EXERCISE REQUIREMENTS: Copy the material from its start through the line with "4. (139,257)", swapping every "camera" for "viewer" and changing nothing else. Leave the pictures out.

EXTRACTED ENTRIES:
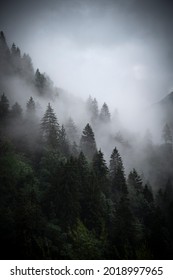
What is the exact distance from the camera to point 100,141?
103500 mm

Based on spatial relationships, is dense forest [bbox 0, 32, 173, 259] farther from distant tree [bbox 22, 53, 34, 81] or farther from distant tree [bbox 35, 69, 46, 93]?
distant tree [bbox 22, 53, 34, 81]

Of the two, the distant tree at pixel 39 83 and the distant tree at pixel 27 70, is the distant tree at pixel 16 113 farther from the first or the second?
the distant tree at pixel 27 70

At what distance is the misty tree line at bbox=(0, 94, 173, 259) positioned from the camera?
29047mm

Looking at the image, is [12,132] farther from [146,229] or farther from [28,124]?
[146,229]

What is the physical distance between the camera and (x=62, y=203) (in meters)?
43.0

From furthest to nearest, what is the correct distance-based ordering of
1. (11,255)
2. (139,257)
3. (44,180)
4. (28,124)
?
1. (28,124)
2. (44,180)
3. (11,255)
4. (139,257)


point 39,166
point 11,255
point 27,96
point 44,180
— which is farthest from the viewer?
point 27,96

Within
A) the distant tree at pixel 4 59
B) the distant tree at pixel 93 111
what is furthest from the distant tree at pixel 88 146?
the distant tree at pixel 4 59

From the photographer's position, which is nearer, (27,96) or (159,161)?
(27,96)

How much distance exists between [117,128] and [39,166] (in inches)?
2540

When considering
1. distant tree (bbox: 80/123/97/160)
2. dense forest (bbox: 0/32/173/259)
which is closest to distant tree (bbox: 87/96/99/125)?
dense forest (bbox: 0/32/173/259)

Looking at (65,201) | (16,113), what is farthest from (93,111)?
(65,201)

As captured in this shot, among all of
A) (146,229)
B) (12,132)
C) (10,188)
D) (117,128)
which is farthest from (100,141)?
(10,188)

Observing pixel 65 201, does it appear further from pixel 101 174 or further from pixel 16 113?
pixel 16 113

EXERCISE RESULT:
What is the exact distance from the viewer to point 100,141?
103500 mm

Based on spatial relationships, is dense forest [bbox 0, 32, 173, 259] farther from distant tree [bbox 22, 53, 34, 81] or farther from distant tree [bbox 35, 69, 46, 93]?
distant tree [bbox 22, 53, 34, 81]

Of the two, the distant tree at pixel 39 83 and the distant tree at pixel 27 70, is the distant tree at pixel 16 113 farther from the first or the second?
the distant tree at pixel 27 70

At what distance is the misty tree line at bbox=(0, 94, 173, 259) positioned from the viewer?
29047mm

Looking at the image, is [12,132] farther from [146,229] or farther from [28,124]?
[146,229]

What is the physical distance between the viewer and (x=62, y=203) (in meters)?
43.0

From furthest to nearest, what is the correct distance-based ordering of
1. (11,255)
2. (139,257)
3. (44,180)
4. (28,124)
?
1. (28,124)
2. (44,180)
3. (11,255)
4. (139,257)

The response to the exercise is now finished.